Your instructions: Only the lines below from the one that holds "Šedý pletený svetr" through the one that holds "Child happily drawing with colored pencils." should appear in the answer, copied exactly, end lines included and pictures omitted.

Raw data:
+-------+

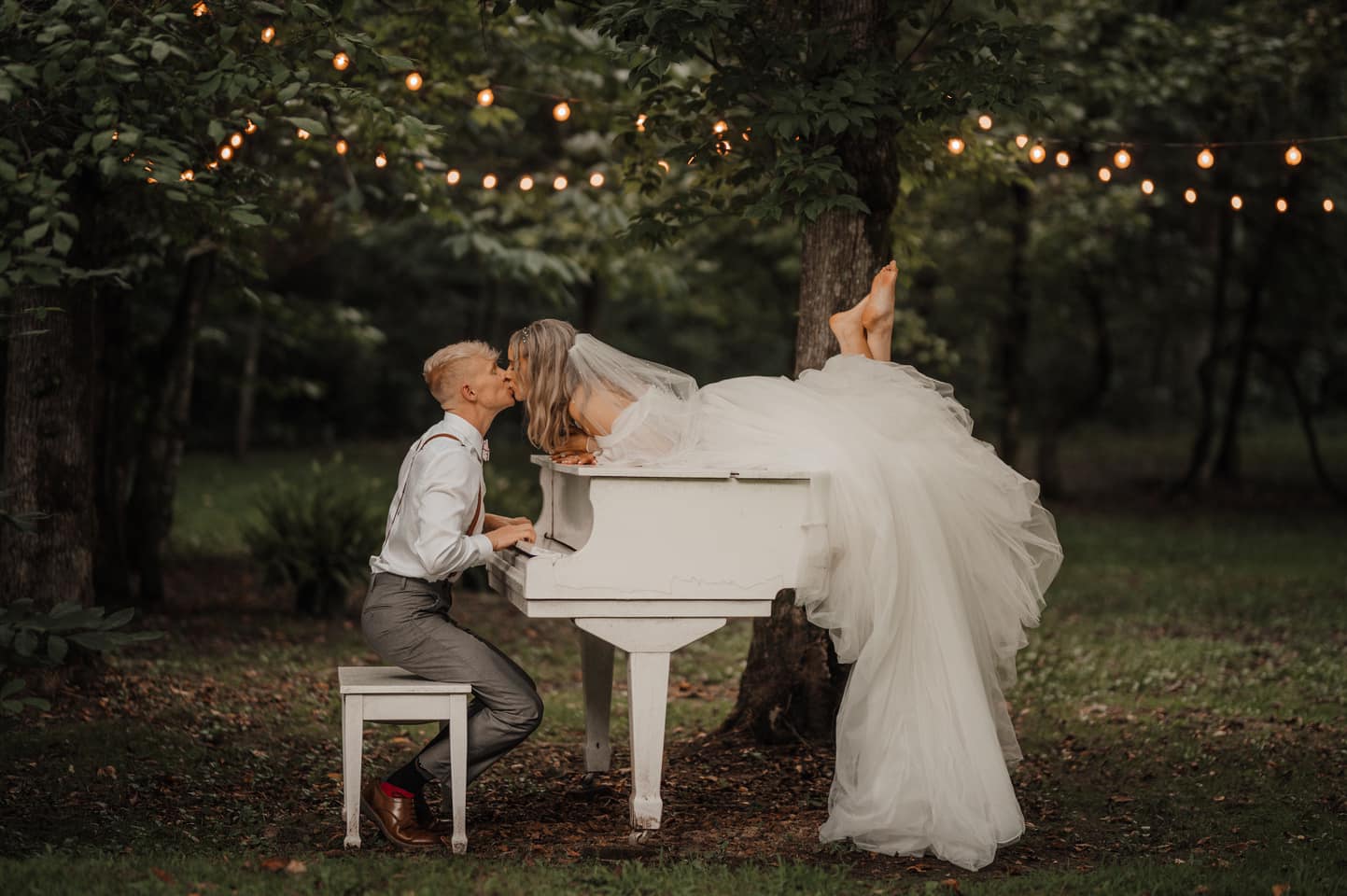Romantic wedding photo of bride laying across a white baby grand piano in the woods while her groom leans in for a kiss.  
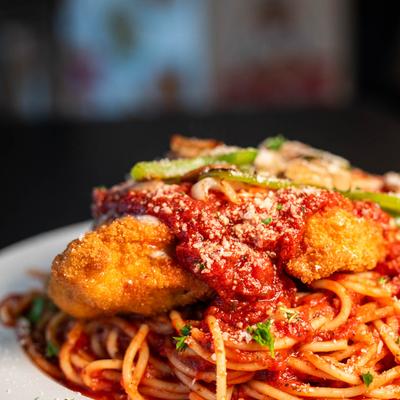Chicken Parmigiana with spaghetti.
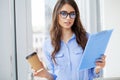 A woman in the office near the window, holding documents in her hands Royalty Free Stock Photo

+-------+

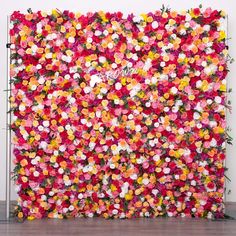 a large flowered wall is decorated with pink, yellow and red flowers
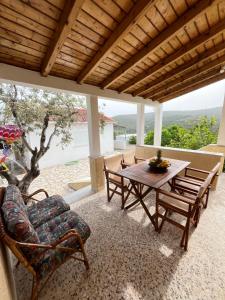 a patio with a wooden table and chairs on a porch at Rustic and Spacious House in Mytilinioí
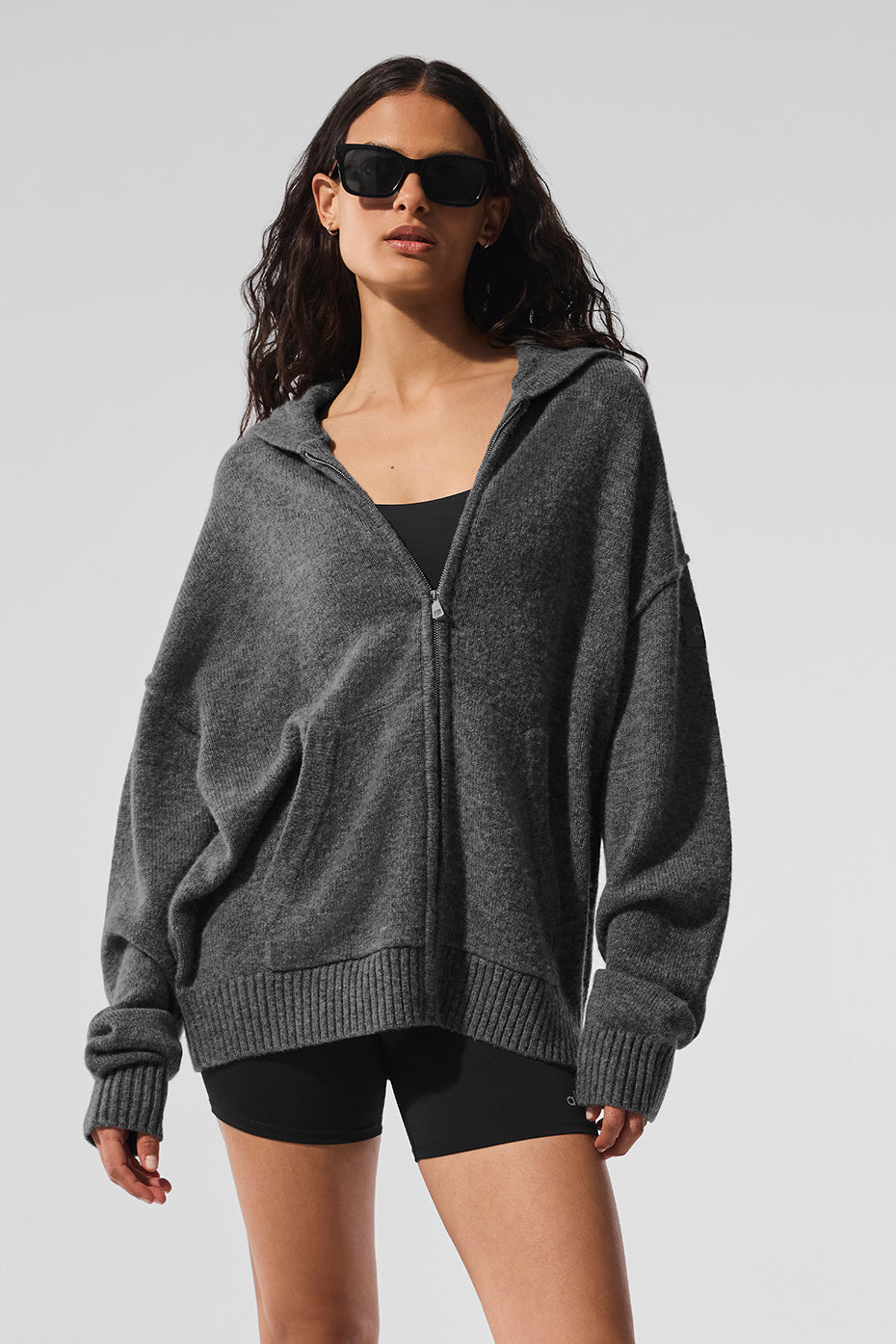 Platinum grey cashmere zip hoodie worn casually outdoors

+-------+

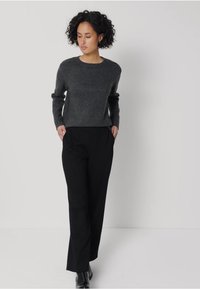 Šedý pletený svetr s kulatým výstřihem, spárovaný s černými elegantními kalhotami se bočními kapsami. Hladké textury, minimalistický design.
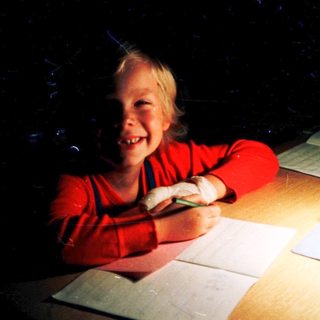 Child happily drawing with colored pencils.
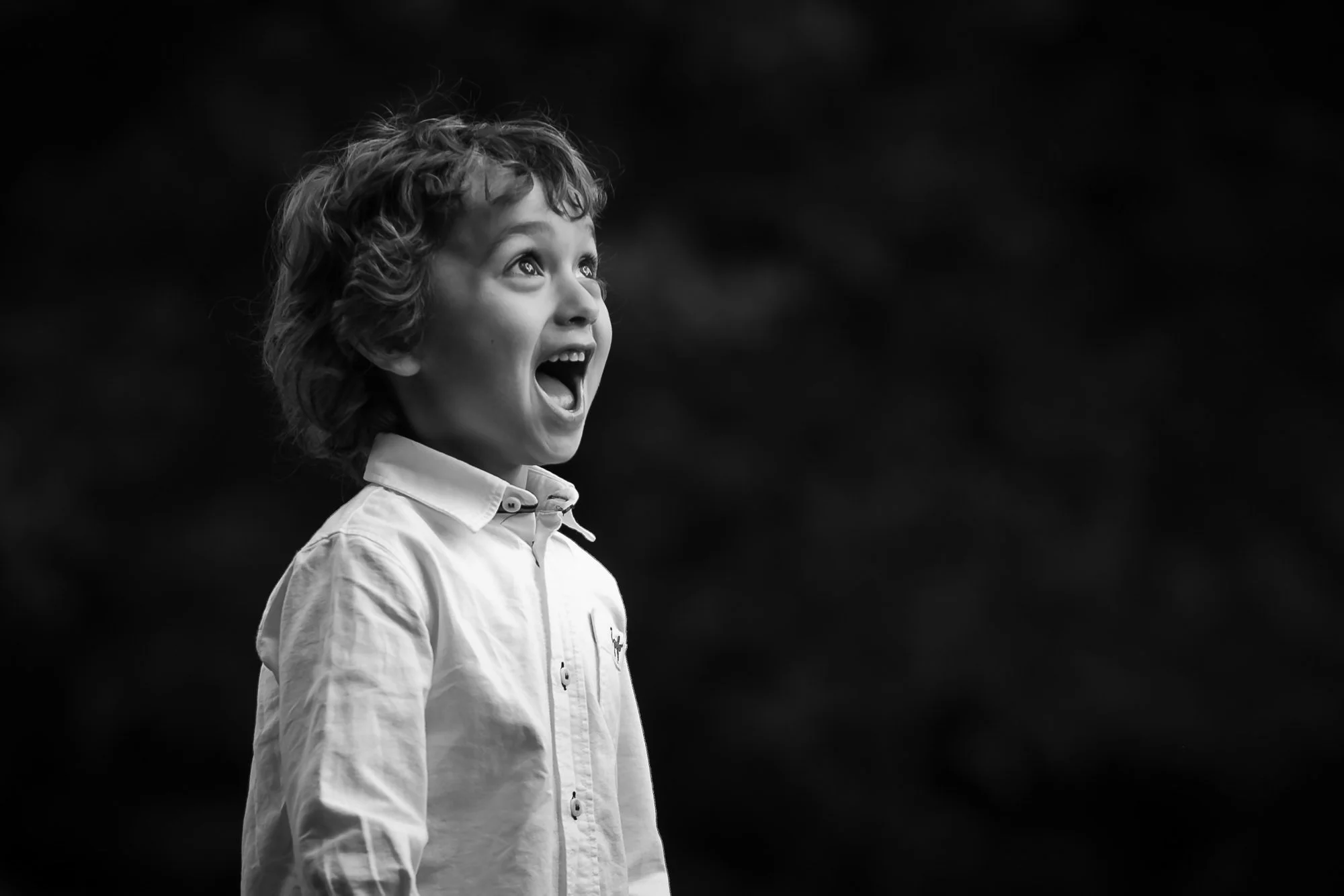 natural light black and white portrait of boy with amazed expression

+-------+

Answer for this exercise:
 Šedý pletený svetr s kulatým výstřihem, spárovaný s černými elegantními kalhotami se bočními kapsami. Hladké textury, minimalistický design.
 Child happily drawing with colored pencils.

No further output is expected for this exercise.